-- Start Input material --
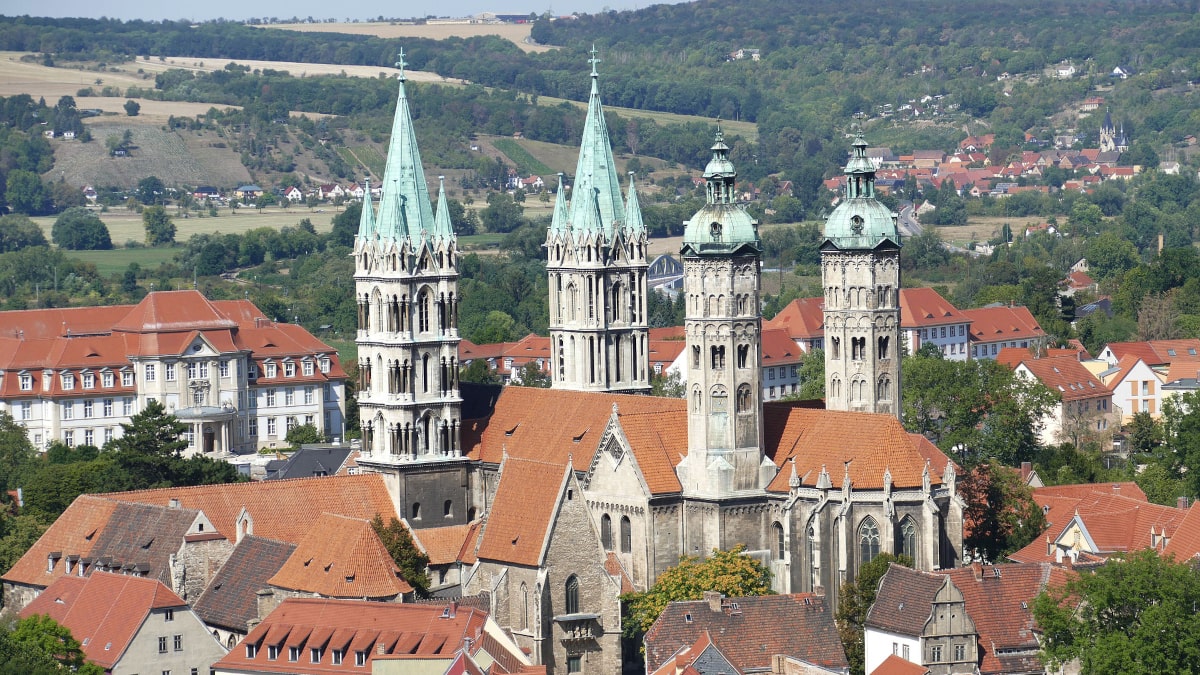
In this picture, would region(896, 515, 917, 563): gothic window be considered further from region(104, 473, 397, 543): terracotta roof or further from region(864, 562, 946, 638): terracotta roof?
region(104, 473, 397, 543): terracotta roof

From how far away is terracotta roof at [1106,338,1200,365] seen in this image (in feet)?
591

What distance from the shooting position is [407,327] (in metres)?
114

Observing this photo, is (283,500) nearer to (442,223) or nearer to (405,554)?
(405,554)

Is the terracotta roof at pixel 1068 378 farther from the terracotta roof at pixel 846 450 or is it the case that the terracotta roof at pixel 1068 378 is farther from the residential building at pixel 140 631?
the residential building at pixel 140 631

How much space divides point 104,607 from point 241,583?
5386 mm

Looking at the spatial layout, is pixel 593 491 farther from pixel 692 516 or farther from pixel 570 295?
pixel 570 295

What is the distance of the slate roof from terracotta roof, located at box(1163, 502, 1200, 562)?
34.5m

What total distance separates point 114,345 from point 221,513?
185 ft

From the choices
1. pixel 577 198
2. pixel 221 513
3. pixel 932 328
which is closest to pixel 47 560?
pixel 221 513

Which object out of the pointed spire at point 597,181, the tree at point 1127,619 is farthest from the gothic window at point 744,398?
→ the pointed spire at point 597,181

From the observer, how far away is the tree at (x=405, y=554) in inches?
4183

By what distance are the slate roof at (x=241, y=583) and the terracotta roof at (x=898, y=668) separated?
23.5 metres

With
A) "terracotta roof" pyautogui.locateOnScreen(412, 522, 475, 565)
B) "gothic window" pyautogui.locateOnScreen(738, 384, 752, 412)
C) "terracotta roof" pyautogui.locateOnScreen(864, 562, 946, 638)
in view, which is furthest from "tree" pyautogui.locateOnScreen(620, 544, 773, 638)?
"terracotta roof" pyautogui.locateOnScreen(412, 522, 475, 565)

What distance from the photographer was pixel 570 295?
125m
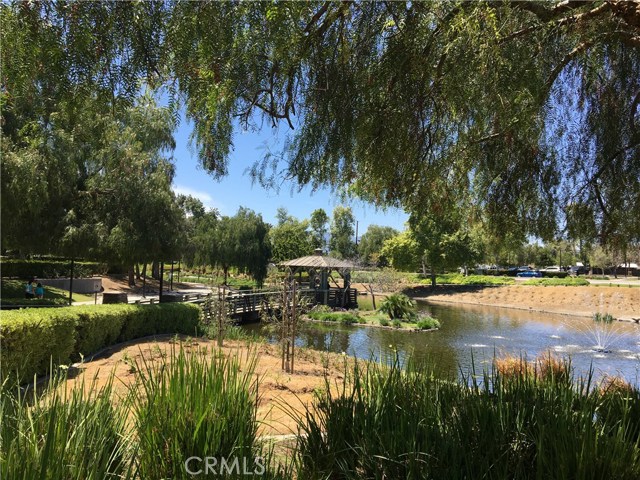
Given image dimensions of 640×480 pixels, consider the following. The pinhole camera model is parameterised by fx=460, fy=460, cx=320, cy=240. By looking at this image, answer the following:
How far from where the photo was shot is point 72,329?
7777 millimetres

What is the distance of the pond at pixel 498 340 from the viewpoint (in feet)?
44.9

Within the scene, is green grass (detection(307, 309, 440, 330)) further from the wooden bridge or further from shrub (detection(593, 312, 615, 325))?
shrub (detection(593, 312, 615, 325))

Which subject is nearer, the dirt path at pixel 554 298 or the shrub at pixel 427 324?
the shrub at pixel 427 324

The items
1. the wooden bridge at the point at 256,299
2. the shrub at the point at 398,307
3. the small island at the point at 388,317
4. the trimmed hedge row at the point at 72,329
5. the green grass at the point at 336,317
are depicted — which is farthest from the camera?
the shrub at the point at 398,307

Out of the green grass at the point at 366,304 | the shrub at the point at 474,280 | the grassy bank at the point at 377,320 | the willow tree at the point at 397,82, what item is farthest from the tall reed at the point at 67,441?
the shrub at the point at 474,280

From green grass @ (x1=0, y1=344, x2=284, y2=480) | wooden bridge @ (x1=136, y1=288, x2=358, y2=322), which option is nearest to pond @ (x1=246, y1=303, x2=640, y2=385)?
wooden bridge @ (x1=136, y1=288, x2=358, y2=322)

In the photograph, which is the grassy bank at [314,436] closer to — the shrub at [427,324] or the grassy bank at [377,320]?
the grassy bank at [377,320]

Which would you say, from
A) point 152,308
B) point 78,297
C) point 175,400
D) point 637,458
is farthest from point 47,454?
point 78,297

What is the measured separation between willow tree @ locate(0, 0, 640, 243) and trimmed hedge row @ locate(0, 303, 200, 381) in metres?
2.54

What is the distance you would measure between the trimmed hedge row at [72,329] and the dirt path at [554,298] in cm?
2426

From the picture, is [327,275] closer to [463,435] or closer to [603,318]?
[603,318]

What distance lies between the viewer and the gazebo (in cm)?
2636

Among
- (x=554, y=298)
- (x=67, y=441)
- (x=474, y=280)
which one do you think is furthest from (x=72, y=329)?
(x=474, y=280)

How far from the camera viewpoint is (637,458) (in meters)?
2.42
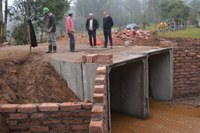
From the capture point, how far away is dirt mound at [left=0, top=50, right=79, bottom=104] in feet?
20.3

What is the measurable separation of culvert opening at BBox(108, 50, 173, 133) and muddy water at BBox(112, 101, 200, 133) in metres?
0.20

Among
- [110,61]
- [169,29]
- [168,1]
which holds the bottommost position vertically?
[110,61]

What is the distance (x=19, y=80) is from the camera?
6.76 meters

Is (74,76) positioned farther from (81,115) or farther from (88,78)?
(81,115)

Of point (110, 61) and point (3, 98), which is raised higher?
point (110, 61)

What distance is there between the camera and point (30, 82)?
22.4 ft

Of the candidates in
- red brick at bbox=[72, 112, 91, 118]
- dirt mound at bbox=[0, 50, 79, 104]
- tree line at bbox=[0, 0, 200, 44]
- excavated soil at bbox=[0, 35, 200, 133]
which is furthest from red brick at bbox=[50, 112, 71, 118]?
tree line at bbox=[0, 0, 200, 44]

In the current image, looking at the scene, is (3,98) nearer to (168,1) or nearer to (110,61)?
(110,61)

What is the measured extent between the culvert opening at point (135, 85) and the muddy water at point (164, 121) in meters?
0.20

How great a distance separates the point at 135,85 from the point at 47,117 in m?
4.66

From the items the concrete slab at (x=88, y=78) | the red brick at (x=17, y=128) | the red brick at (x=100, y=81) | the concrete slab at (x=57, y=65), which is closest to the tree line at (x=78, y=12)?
the concrete slab at (x=57, y=65)

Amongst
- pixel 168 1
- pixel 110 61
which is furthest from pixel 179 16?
pixel 110 61

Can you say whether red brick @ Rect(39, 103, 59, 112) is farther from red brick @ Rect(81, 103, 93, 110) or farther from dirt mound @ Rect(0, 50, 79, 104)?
dirt mound @ Rect(0, 50, 79, 104)

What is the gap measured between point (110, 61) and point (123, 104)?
9.05ft
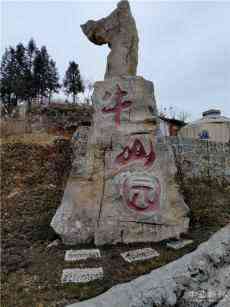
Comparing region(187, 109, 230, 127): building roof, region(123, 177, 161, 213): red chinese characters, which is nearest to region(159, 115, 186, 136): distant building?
region(187, 109, 230, 127): building roof

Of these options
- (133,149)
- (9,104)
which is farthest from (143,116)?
(9,104)

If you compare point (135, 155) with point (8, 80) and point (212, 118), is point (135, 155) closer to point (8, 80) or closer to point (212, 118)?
point (212, 118)

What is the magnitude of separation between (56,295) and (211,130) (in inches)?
474

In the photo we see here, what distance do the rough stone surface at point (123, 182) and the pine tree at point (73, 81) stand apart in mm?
15859

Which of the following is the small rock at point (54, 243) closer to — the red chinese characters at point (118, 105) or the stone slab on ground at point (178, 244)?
the stone slab on ground at point (178, 244)

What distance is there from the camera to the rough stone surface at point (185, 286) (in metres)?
1.97

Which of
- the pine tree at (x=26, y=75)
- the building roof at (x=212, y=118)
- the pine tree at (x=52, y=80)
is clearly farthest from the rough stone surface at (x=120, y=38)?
the pine tree at (x=52, y=80)

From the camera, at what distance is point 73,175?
3664mm

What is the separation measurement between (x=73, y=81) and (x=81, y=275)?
17955mm

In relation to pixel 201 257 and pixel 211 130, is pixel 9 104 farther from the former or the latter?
pixel 201 257

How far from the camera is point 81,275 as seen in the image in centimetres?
259

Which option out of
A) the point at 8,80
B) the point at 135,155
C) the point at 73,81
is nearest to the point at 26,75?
the point at 8,80

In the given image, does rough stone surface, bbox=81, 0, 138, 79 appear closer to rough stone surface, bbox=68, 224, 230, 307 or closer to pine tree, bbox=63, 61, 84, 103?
rough stone surface, bbox=68, 224, 230, 307

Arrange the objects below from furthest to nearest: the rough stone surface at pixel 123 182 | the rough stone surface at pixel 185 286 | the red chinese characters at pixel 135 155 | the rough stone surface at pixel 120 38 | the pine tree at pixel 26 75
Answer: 1. the pine tree at pixel 26 75
2. the rough stone surface at pixel 120 38
3. the red chinese characters at pixel 135 155
4. the rough stone surface at pixel 123 182
5. the rough stone surface at pixel 185 286
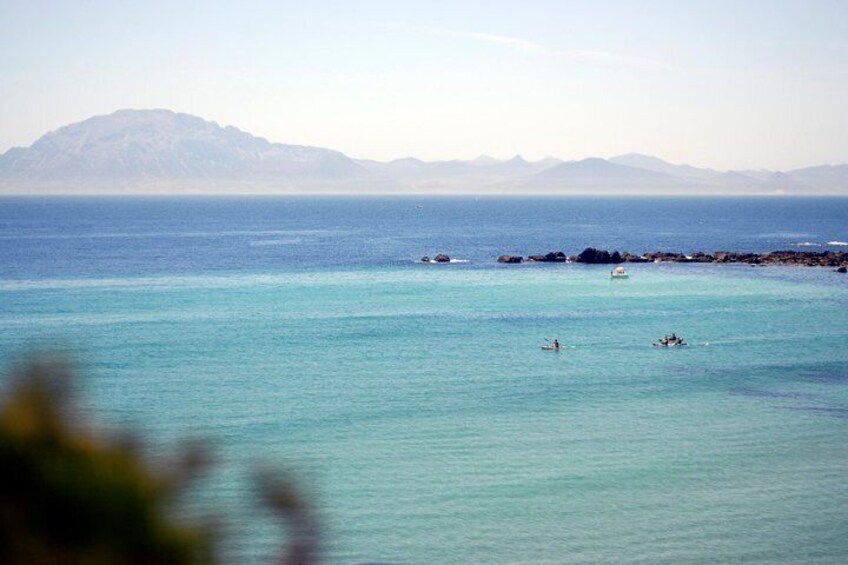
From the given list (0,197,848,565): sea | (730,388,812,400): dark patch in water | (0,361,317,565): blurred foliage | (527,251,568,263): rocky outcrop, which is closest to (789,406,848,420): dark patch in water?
(0,197,848,565): sea

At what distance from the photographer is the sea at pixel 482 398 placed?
75.3ft

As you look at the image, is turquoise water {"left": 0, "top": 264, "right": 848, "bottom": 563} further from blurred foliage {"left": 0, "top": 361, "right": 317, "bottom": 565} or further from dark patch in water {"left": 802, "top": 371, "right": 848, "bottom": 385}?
blurred foliage {"left": 0, "top": 361, "right": 317, "bottom": 565}

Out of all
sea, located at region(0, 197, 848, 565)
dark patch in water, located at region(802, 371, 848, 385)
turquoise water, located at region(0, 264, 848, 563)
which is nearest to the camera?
sea, located at region(0, 197, 848, 565)

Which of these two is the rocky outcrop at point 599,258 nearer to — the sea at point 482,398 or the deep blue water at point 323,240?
the sea at point 482,398

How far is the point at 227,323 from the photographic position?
53969 millimetres

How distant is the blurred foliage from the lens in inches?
173

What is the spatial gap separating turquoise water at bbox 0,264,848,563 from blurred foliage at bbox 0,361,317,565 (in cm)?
56

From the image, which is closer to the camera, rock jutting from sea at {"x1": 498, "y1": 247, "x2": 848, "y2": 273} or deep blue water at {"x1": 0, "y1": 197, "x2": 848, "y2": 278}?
rock jutting from sea at {"x1": 498, "y1": 247, "x2": 848, "y2": 273}

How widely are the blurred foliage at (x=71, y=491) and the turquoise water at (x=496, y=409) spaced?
56 cm

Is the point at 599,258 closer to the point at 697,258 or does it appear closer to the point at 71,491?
the point at 697,258

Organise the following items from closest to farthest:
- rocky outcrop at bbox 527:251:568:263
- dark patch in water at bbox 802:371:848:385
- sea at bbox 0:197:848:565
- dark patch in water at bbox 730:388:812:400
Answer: sea at bbox 0:197:848:565 → dark patch in water at bbox 730:388:812:400 → dark patch in water at bbox 802:371:848:385 → rocky outcrop at bbox 527:251:568:263

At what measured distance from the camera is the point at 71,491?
448 cm

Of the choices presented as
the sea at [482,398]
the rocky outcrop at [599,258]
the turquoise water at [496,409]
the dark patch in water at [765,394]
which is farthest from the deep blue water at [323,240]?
the dark patch in water at [765,394]

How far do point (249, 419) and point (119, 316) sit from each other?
2575 centimetres
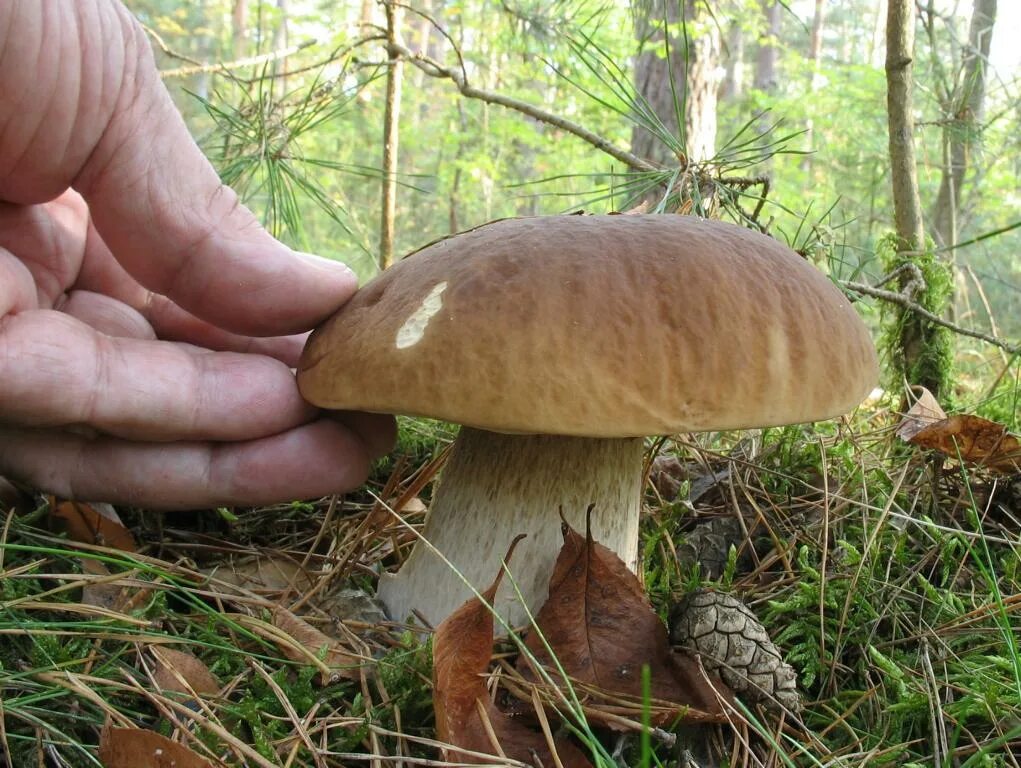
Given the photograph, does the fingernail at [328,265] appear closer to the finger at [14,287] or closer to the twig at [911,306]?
the finger at [14,287]

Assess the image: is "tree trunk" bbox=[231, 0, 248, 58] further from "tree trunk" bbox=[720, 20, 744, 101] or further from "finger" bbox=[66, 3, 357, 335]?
"finger" bbox=[66, 3, 357, 335]

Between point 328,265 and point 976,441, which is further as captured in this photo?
point 976,441

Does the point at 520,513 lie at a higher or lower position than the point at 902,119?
lower

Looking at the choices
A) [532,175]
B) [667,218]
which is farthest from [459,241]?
[532,175]

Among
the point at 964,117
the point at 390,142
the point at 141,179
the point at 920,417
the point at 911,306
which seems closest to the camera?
the point at 141,179

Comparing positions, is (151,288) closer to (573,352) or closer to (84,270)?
(84,270)

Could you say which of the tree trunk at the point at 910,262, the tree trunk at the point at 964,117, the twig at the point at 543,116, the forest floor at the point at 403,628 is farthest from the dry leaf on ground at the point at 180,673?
the tree trunk at the point at 964,117

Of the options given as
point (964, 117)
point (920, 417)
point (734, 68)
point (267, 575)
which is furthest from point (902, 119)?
point (734, 68)

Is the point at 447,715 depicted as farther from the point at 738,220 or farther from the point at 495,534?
the point at 738,220
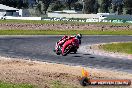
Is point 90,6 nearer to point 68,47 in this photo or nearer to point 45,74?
point 68,47

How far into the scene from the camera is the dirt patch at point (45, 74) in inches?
669

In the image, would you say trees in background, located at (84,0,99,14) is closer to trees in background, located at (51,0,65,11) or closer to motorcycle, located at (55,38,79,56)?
trees in background, located at (51,0,65,11)

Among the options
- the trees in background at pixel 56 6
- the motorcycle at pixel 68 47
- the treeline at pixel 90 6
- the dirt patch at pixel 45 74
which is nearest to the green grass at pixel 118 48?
the motorcycle at pixel 68 47

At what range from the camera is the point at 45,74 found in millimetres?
19125

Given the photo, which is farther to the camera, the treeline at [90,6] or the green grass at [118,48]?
the treeline at [90,6]

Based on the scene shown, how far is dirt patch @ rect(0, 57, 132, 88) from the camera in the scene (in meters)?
17.0

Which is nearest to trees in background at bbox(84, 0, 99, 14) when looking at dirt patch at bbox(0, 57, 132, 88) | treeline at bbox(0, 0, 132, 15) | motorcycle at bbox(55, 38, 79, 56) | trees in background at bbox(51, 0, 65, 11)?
treeline at bbox(0, 0, 132, 15)

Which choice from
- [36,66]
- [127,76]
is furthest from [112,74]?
[36,66]

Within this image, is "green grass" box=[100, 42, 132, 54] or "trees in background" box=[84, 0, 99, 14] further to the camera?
"trees in background" box=[84, 0, 99, 14]

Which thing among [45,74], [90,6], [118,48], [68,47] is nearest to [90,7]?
[90,6]

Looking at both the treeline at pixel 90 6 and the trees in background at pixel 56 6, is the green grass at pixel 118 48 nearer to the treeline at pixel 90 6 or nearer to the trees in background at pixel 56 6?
the treeline at pixel 90 6

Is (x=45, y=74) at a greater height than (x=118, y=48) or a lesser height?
greater

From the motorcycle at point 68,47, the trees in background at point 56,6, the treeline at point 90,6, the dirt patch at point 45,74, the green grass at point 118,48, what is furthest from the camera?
the trees in background at point 56,6

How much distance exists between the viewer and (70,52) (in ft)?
105
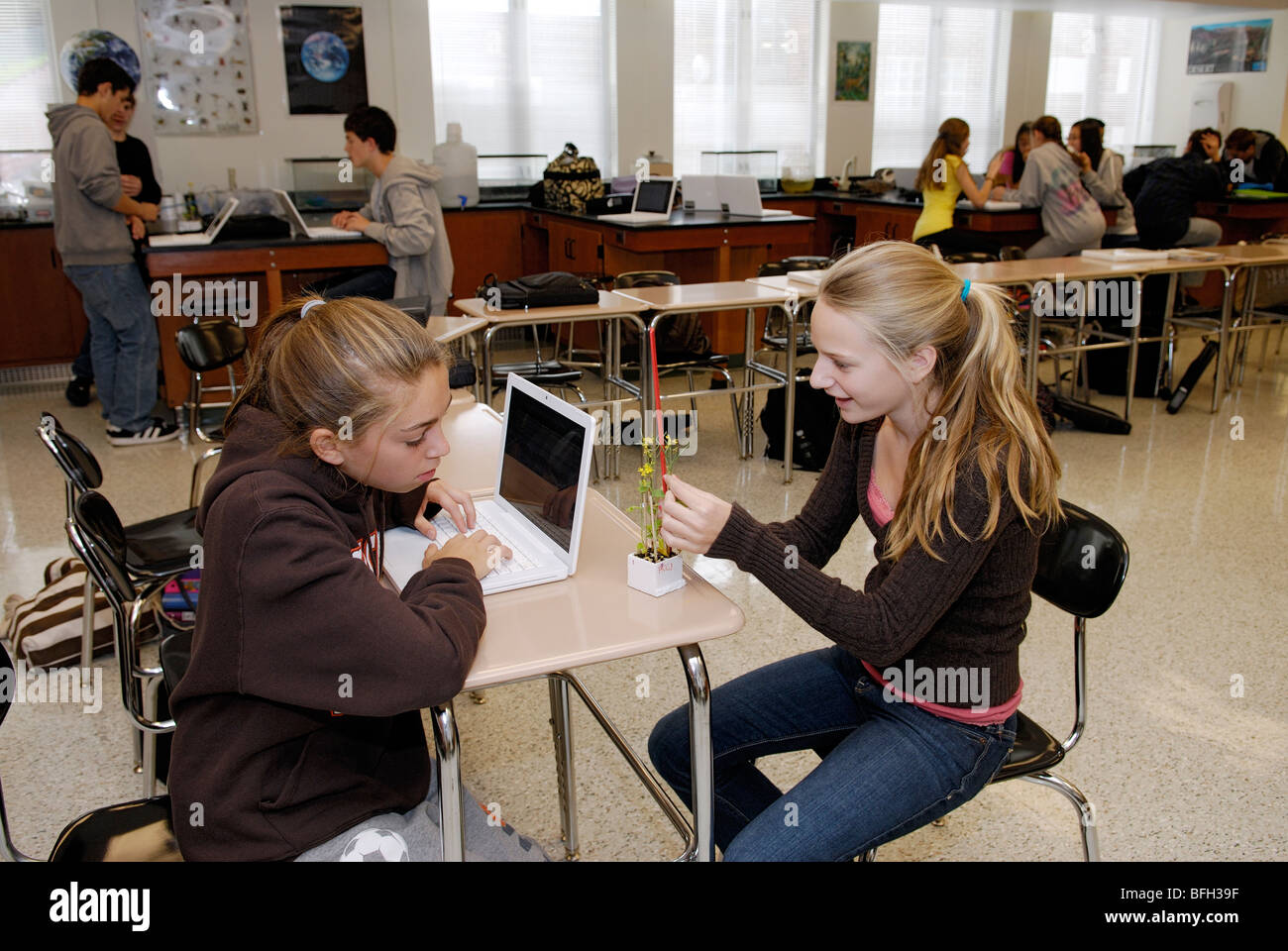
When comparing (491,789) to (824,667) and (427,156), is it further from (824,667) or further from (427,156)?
(427,156)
-- End Input material --
Given problem: Arrange the entries from the line containing "Is (x=45, y=74)" through the end of the entries as a two-column CSV with the columns entry_text and answer, one row per entry, each value in its own quoted field with line breaks turned into spaces. Leave the pictures out.

The response:
entry_text,answer
"Is (x=45, y=74) at a greater height than (x=118, y=48) or a lesser height?","greater"
"From the motorcycle at point 68,47, the trees in background at point 56,6, the treeline at point 90,6, the dirt patch at point 45,74, the green grass at point 118,48, what is furthest from the camera?","the trees in background at point 56,6"
"How much distance exists between the viewer and (70,52) (in ft)?","105"
"When comparing (491,789) to (824,667) and (427,156), is it further from (824,667) or further from (427,156)?","(427,156)"